Há os Verbos PRONOMINAIS, que não sabem
viver sem um Pronome Oblíquo adiante ou atrás, como Queixar-se. Sem esse Se, ou
outro Pronome, ele não se arruma na vida.
Há os Verbos ATIVOS, que dizem o que o
Sujeito faz; e há os Verbos PASSIVOS, que dizem o que fizeram para o Sujeito. A
frase: Eu comi o doce está com um Verbo Ativo. A frase: O doce foi comido por
mim está com um Verbo Passivo (Foi Comido).
Se formos falar tudo, tudo, a respeito
de Verbos, ficaremos aqui o dia inteiro. Gentinha que muda de forma como eles
fazem, dá pano para mangas! E são exigentíssimos. Uns não sabem viver sem um
COMPLEMENTO adiante, e por isso se chamam Verbos TRANSITIVOS. Outros dispensam
o Complemento, e por isso se chamam INTRANSITIVOS. Queimar, por exemplo, é
Transitivo, porque exige Complemento. Se alguém diz: O fogo queimou, a frase
fica incompleta; e quem ouve pergunta logo o que é que o fogo queimou. Essa
coisa que o fogo queimou, seja mato, lenha ou carvão, constitui o Objeto Direto
de Queimou.

→ **Entradas armazenadas**
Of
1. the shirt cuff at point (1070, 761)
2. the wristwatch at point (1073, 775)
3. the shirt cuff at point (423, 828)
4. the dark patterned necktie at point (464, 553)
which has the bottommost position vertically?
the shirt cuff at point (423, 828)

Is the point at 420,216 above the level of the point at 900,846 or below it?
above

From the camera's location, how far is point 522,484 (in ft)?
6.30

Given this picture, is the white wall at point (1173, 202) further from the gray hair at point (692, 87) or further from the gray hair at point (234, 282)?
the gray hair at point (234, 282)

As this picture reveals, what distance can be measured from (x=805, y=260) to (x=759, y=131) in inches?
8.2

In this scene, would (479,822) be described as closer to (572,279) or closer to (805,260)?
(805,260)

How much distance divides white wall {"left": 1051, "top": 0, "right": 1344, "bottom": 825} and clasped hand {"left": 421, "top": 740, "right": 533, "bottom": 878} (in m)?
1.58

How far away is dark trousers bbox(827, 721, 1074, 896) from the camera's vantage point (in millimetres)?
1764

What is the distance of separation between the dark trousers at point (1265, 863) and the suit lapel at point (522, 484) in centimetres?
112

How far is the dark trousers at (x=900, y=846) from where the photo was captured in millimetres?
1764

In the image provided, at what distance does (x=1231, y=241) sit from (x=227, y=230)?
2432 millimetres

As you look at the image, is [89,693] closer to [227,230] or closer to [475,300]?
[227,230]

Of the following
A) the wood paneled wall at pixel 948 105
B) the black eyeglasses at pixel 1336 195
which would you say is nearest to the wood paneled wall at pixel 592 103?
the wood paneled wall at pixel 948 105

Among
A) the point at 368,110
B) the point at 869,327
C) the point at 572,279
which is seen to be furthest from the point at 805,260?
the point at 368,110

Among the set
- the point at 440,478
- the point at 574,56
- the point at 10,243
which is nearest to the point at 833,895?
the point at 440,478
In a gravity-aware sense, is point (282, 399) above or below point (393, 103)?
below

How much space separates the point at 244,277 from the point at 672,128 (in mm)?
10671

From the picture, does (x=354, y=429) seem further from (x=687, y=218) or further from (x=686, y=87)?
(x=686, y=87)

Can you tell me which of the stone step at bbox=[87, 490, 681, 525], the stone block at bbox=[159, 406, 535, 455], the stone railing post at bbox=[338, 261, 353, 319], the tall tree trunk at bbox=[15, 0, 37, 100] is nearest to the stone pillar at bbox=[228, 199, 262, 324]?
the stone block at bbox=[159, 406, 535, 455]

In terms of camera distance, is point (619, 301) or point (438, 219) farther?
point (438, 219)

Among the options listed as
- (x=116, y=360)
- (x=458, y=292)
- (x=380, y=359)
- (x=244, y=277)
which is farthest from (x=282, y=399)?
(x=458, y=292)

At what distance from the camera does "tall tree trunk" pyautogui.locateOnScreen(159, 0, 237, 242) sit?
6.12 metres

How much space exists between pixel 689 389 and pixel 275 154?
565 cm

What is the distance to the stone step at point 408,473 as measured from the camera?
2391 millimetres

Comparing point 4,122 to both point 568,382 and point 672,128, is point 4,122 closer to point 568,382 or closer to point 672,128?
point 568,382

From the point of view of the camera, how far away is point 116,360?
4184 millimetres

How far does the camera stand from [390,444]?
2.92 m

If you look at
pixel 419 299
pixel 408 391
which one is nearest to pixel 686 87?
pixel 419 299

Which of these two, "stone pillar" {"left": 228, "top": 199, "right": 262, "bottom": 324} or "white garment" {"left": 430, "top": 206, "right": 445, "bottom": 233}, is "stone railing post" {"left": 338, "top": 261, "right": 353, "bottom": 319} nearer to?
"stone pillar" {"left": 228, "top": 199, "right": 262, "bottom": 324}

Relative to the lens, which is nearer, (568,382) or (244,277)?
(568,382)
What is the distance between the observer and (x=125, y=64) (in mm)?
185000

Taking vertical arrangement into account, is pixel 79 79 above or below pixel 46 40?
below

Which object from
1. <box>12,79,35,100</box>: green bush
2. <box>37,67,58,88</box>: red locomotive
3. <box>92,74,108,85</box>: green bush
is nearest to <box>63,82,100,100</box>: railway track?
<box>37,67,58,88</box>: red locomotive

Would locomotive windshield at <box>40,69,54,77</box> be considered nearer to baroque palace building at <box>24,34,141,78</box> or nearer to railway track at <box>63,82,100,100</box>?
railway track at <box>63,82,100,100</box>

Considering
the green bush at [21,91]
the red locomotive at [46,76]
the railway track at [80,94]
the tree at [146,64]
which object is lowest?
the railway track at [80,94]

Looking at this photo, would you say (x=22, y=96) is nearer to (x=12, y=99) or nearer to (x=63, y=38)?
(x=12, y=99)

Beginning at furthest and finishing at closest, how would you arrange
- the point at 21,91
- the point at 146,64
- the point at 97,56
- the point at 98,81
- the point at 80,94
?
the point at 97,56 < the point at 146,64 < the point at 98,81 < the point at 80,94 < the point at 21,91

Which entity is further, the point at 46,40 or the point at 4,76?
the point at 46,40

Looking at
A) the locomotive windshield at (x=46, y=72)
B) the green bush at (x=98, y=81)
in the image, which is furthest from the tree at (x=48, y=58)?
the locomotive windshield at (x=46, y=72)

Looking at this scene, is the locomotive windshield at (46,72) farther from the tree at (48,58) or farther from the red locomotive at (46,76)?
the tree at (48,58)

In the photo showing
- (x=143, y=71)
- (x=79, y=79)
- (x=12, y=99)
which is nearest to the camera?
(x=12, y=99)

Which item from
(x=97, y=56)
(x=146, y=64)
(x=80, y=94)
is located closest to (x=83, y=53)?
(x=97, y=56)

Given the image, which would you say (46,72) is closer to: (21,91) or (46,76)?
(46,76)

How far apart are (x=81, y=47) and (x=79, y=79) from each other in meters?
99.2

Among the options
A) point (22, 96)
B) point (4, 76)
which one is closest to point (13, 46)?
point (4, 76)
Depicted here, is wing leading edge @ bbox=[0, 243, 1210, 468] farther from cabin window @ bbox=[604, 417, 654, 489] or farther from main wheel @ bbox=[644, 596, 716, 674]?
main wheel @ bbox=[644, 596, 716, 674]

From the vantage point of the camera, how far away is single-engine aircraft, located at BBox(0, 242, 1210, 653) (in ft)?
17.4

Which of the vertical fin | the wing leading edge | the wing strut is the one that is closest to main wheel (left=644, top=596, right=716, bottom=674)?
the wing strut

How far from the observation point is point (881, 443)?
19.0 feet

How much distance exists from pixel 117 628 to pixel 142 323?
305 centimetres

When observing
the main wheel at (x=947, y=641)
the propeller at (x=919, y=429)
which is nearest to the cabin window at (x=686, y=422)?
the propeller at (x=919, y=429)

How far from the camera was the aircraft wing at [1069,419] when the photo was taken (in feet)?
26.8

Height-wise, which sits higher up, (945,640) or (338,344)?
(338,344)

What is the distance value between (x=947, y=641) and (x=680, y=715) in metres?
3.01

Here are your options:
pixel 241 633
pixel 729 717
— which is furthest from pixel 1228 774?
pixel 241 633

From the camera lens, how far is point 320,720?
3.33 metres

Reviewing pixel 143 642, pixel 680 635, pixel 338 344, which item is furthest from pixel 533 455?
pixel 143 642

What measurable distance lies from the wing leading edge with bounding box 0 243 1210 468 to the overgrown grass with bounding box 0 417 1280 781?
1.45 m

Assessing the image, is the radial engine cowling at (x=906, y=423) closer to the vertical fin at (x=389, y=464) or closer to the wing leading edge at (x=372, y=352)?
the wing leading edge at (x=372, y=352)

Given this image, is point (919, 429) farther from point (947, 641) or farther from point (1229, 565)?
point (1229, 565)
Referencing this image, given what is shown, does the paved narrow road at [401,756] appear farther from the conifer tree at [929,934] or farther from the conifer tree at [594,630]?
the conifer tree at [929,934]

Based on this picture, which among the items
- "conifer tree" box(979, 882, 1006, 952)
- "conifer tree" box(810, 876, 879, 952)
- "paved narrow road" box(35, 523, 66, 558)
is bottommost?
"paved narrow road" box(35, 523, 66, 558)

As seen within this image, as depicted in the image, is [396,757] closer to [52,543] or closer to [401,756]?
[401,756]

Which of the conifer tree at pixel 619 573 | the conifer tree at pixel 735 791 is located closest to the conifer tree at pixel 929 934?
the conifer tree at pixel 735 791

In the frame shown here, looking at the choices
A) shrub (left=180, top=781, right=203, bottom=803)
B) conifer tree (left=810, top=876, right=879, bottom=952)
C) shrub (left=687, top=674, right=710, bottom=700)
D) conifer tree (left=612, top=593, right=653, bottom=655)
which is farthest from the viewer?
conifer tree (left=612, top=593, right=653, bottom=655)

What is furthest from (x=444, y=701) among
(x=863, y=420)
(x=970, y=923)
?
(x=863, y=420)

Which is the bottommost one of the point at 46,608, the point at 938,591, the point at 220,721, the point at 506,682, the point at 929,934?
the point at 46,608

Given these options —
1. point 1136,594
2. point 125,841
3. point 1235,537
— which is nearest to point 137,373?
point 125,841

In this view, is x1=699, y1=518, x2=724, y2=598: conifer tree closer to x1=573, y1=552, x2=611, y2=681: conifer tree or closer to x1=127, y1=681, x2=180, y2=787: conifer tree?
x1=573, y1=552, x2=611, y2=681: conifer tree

→ **Detalhes do problema**
Segundo o texto de leitura, por que certos verbos se chamam transitivos? As entradas constituem material à parte, sem relação com o texto de leitura.

→ **Resposta ao problema**
Porque não sabem viver sem um complemento adiante.